Es gibt ja Orte, deren Namen kann man nicht wörtlich nehmen. Oberwiesenthal verdankt seine Anziehungskraft einem Berg, in Pulsnitz hatte bestimmt schon jemand einmal einen Herzstillstand, über Pißdorf in Sachsen-Anhalt scheint oft die Sonne und das Ruhrgebiet ist kein Seuchenschutzbezirk. Anders verhält es sich bei Königsbrück. „Des Königs Brücke“ ist genau die Erklärung für den Namen dieses liebenswerten Städtchens.

Nachdem es schon in den vergangenen Jahren geplant war, aber aufgrund Corona mehrfach verschoben werden musste, konnten wir dieses Jahr hier endlich unsere Exkursion durchführen. Wir trafen uns am Vormittag vor dem Alten Garnisonshaus und sahen uns als erstes die Ausstellung des   Geschichtsvereins Truppenübungsplatz Königsbrück e.V. an. Schwerpunkt waren die zehn für das Militärgelände ausgesiedelten, das heißt dem Kriegswesen geopferten Dörfer und zerstörte Dorfgemeinschaften.

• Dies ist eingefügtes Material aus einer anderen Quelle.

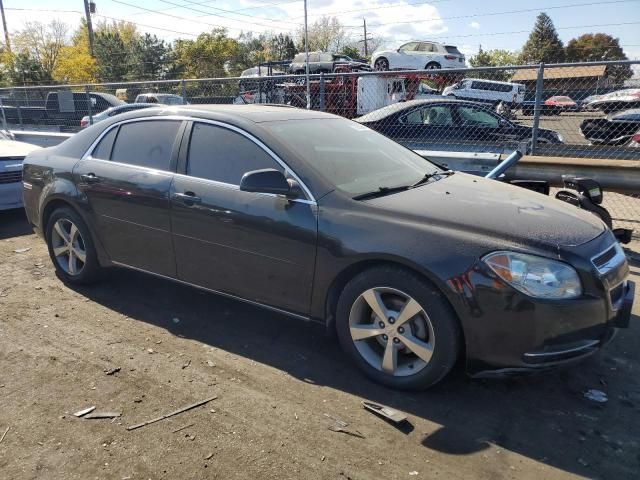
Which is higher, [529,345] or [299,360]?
[529,345]

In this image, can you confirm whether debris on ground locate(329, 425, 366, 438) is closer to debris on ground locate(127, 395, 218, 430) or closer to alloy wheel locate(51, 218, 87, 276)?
debris on ground locate(127, 395, 218, 430)

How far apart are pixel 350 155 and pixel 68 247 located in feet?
9.06

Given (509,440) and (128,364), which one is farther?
(128,364)

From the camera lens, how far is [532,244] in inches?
110

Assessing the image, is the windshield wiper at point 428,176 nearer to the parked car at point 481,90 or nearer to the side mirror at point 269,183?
the side mirror at point 269,183

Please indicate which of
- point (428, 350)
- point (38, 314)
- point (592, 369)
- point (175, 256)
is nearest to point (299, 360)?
point (428, 350)

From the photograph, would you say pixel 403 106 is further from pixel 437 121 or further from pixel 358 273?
pixel 358 273

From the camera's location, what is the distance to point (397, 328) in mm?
3016

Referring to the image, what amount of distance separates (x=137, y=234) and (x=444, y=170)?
8.25 feet

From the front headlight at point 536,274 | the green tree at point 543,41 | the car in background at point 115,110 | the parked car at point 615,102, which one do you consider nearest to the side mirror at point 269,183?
the front headlight at point 536,274

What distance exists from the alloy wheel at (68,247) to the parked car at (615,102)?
8315 millimetres

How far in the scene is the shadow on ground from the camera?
2594mm

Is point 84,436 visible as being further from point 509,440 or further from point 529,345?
point 529,345

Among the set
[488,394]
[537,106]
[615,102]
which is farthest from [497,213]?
[615,102]
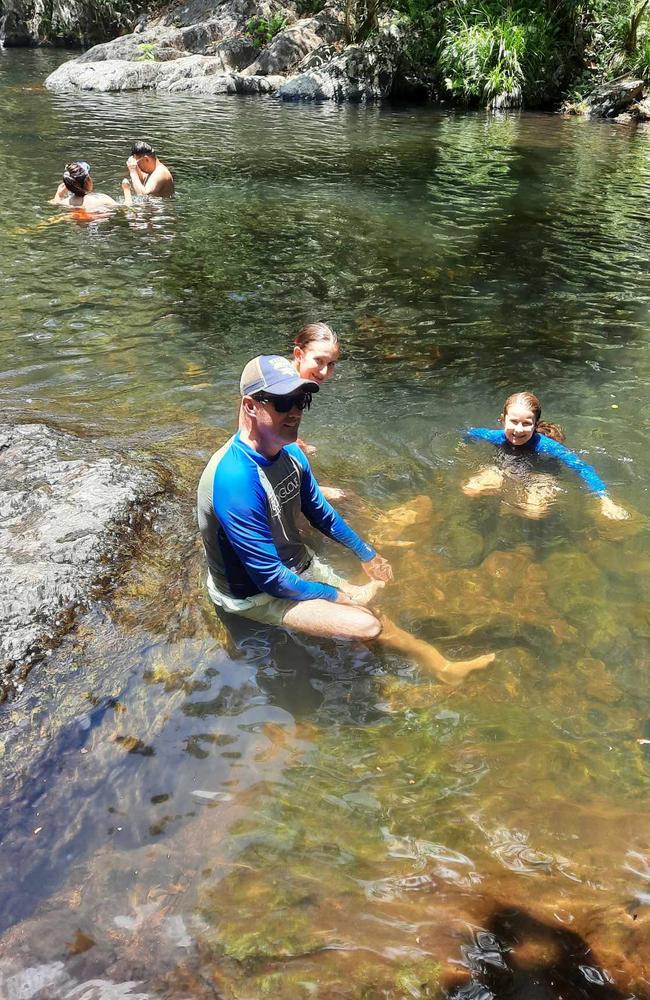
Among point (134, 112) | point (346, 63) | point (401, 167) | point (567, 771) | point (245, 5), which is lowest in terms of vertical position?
point (567, 771)

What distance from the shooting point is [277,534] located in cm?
409

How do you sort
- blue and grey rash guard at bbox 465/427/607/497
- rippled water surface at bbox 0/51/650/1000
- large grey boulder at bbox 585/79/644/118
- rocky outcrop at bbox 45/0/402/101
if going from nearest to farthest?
rippled water surface at bbox 0/51/650/1000, blue and grey rash guard at bbox 465/427/607/497, large grey boulder at bbox 585/79/644/118, rocky outcrop at bbox 45/0/402/101

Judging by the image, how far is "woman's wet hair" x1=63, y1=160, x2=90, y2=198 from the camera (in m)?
11.8

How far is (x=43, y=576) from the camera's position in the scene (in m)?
4.14

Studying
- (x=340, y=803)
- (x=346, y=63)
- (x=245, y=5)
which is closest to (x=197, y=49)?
(x=245, y=5)

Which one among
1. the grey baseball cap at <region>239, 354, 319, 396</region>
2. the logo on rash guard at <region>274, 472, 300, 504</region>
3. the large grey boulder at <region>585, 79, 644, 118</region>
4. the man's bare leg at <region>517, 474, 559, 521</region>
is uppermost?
the large grey boulder at <region>585, 79, 644, 118</region>

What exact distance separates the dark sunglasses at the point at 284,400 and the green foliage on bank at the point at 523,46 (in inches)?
1053

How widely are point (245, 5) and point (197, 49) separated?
307 cm

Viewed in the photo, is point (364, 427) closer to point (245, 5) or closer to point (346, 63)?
point (346, 63)

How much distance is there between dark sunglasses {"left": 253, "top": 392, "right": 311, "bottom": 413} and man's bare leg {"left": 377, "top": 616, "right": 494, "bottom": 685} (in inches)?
57.1

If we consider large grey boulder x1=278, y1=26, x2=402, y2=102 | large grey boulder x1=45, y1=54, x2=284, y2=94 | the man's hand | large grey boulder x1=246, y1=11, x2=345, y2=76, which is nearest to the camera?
the man's hand

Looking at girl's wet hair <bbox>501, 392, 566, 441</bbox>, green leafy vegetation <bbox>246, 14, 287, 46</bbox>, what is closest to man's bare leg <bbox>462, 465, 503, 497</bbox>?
girl's wet hair <bbox>501, 392, 566, 441</bbox>

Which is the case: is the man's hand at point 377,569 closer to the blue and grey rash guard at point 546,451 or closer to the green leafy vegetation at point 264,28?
the blue and grey rash guard at point 546,451

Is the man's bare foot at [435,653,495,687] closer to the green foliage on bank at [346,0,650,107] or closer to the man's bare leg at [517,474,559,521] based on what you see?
the man's bare leg at [517,474,559,521]
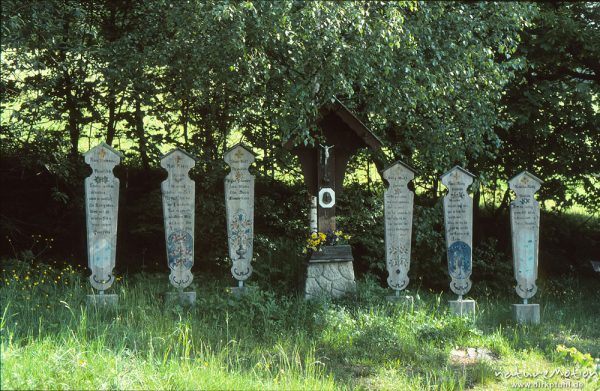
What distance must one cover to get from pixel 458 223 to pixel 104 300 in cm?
452

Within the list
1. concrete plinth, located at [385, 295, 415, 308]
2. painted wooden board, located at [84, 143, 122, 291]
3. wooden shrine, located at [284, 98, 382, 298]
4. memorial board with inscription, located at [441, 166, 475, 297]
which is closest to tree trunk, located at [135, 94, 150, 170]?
painted wooden board, located at [84, 143, 122, 291]

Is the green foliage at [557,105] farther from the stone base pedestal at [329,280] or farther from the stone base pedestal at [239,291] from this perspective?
the stone base pedestal at [239,291]

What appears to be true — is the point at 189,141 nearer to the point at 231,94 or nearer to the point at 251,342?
the point at 231,94

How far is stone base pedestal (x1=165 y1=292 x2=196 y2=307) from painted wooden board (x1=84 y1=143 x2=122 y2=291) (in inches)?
28.3

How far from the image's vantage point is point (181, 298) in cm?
861

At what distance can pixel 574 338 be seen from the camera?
8.59 meters

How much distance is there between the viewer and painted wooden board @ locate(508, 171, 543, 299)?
365 inches

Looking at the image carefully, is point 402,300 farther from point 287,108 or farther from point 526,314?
point 287,108

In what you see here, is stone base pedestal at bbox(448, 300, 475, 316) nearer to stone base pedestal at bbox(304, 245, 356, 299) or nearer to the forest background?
stone base pedestal at bbox(304, 245, 356, 299)

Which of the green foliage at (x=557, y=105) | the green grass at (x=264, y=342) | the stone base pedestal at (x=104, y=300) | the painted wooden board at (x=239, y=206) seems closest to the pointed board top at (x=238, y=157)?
the painted wooden board at (x=239, y=206)

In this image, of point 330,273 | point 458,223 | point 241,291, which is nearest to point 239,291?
point 241,291

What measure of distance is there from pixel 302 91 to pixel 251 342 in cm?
315

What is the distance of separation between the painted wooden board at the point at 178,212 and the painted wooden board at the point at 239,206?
0.52 metres

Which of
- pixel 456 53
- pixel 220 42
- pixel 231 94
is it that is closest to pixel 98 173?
pixel 220 42
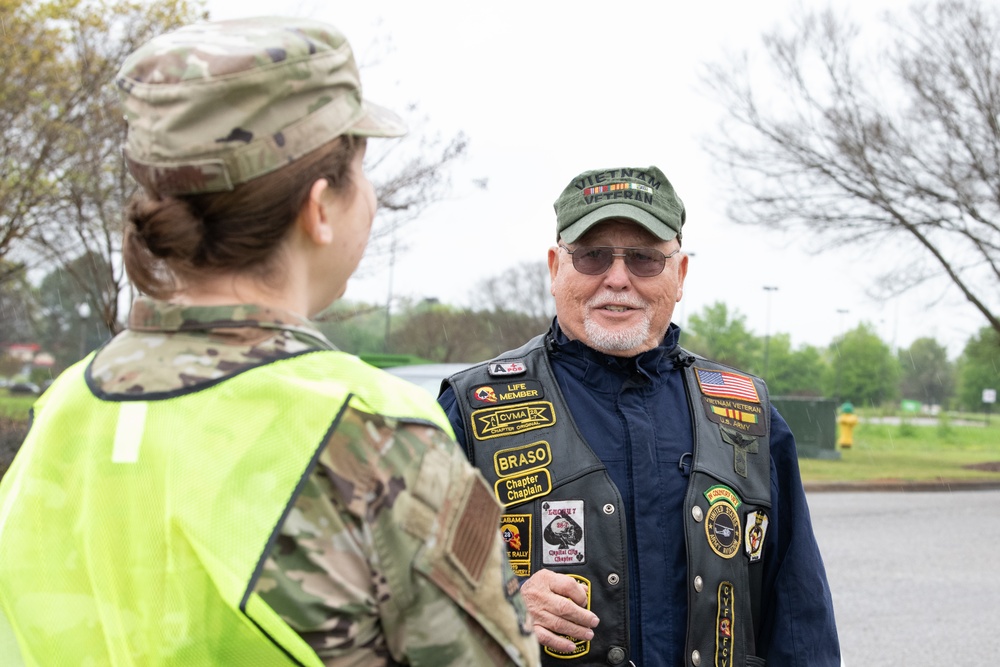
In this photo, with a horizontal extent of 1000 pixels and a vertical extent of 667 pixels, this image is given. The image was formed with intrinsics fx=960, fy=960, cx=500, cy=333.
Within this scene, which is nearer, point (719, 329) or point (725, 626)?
point (725, 626)

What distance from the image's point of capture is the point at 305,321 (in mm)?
1267

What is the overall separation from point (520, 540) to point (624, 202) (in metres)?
0.96

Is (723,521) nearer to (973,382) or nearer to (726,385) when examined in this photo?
(726,385)

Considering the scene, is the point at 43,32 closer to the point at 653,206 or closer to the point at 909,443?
the point at 653,206

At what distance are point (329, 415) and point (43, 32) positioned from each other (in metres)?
9.82

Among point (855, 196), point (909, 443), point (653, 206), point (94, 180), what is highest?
point (855, 196)

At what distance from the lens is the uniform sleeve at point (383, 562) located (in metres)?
1.10

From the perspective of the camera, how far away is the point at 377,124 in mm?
1302

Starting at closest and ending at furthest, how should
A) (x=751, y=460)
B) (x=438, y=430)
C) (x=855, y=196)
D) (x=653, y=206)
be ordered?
(x=438, y=430)
(x=751, y=460)
(x=653, y=206)
(x=855, y=196)

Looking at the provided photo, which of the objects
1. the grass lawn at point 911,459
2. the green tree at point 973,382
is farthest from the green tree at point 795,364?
the grass lawn at point 911,459

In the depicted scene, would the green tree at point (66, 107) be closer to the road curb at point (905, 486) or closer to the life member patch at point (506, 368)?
the life member patch at point (506, 368)

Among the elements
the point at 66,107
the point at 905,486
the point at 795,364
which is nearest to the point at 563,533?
the point at 66,107

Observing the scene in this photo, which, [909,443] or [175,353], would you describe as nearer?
[175,353]

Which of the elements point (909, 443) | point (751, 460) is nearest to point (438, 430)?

Frau Steckel erläuterte uns die Umstände um das Zustandekommen dieser Sammlung, und als sie den Kartenschrank mit den alten Lageplänen öffnete, war es für manchen unter uns wie eine Weihnachtsbescherung mitten im Mai, als er mit dem Finger auf der Landkarte durch die Ortschaften der Vorfahren spazieren konnte. Im Nachbarraum befand sich eine Ausstellung über die verschiedenen Armeen, welche im Laufe der Zeit den Truppenübungsplatz nutzten. Neben Schautafeln waren dort auch etliche Fundstücke des Alltags zu sehen – Archäologie des 20. Jahrhunderts, und die eine oder andere Anekdote über die eigene Armeezeit ging auch herum.

Danach gingen wir eine kurze Strecke über einen Nachfolgebau der Brücke des Königs und wurden, gewissermaßen auf der Oberlausitzer Seite, durch die Stadtkirche geführt. Herr Lindner, der Küster, berichtete über die Stadtgeschichte und die Besonderheiten der Kirche. Wir erfuhren, weshalb sowohl auf dem Altar als auch in den Kirchenfenstern die Evangelisten abgebildet sind, dass einer davon, den wir zu erraten hatten, aus Gips statt aus Holz besteht und wie es dazu kam, er erklärte die Symbolik im Schellendorffischen Epitaph und vieles mehr auf unterhaltsame und erfrischende Art und Weise.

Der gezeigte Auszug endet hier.